Some may consider the above description a perfect clinical analysis of one of science's great advances in human psychology; others more discerning in their perceptions, however, might see something else. Instead of a young man with no future, we might be dealing with a young man who sees the future, past, and present simultaneously; instead of an illness we might see an obsessive and creative part of our consciousness that devours all slaves to art from their first moments of self-awareness to their dying breath; and instead of an arrogant eccentric, we might see the outline of a great artistic soul imperiled by a tidal wave of sensation, the totality of an open mind exposed to an endless universe. In those cases, as it were, the universe will always win.
A lesser writer might have said much more about our patient, who is obviously talented (after all, his cousin, perhaps the paranoid protagonist of this novel, is a chess grandmaster) if unsociable. But Nabokov lets us examine the patient from the point of view of his parents who are impoverished, unable to communicate well in English, and completely distraught over the separation from their beloved offspring. Mothers tend to take such things a bit harder, and his proves to be no exception:
After all, living did mean accepting the loss of one joy after another, not even joys in her case – mere possibilities of improvement. She thought of the endless waves of pain that for some reason or other she and her husband had to endure; of the invisible giants hurting her boy in some unimaginable fashion; of the incalculable amount of tenderness contained in the world; of the fate of this tenderness, which is either crushed, or wasted, or transformed into madness; of neglected children humming to themselves in unswept corners; of beautiful weeds that cannot hide from the farmer and helplessly have to watch the shadow of his simian stoop leave mangled flowers in its wake, as the monstrous darkness approaches.

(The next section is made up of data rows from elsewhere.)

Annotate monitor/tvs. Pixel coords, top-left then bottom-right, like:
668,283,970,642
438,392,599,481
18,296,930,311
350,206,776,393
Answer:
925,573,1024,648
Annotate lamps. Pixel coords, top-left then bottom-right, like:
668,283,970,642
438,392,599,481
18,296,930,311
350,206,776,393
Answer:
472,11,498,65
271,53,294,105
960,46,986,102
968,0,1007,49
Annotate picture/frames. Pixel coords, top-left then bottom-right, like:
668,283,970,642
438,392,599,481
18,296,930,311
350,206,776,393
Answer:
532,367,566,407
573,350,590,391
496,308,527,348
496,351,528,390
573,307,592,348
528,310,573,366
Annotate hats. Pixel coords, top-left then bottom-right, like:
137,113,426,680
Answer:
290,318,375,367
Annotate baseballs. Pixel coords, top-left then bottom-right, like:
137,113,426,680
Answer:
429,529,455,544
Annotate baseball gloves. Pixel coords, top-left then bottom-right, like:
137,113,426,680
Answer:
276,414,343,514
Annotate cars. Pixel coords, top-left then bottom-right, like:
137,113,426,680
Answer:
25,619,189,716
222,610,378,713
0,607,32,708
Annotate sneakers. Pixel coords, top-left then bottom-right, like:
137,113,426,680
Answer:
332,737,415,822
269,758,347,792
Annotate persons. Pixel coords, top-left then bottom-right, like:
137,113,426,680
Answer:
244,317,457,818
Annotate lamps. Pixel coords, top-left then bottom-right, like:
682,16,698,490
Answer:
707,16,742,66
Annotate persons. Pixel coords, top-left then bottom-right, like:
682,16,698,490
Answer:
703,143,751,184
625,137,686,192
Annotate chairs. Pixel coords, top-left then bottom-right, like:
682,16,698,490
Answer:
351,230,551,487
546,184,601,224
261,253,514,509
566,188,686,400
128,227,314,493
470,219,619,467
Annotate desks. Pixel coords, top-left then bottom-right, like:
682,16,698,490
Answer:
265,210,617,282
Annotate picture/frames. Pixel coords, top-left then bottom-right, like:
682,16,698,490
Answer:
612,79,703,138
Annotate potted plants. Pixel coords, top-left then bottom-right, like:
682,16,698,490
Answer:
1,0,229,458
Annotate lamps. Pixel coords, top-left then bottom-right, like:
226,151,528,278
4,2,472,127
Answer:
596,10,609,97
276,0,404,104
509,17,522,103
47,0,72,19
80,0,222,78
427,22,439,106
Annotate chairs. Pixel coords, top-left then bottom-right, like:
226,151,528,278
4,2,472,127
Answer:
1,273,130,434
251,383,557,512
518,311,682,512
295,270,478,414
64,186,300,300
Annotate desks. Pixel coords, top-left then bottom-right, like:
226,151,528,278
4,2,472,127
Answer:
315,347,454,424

And the story (taken from this magnificent collection) draws to an unexpected close. The lonesome couple is bent over a kitchen table as a phone rings again and again and a voice asks, rather insistently, a most peculiar question. We are told little more than that "it was an unusual hour for their telephone to ring" and that "the same toneless anxious voice asked for Charlie." What is a young girl calling an old couple in the middle of the night about a young man a symbol of? I for one can think of a few things. But they, like the thoughts of our clearly sick patient, do not need to be expressed.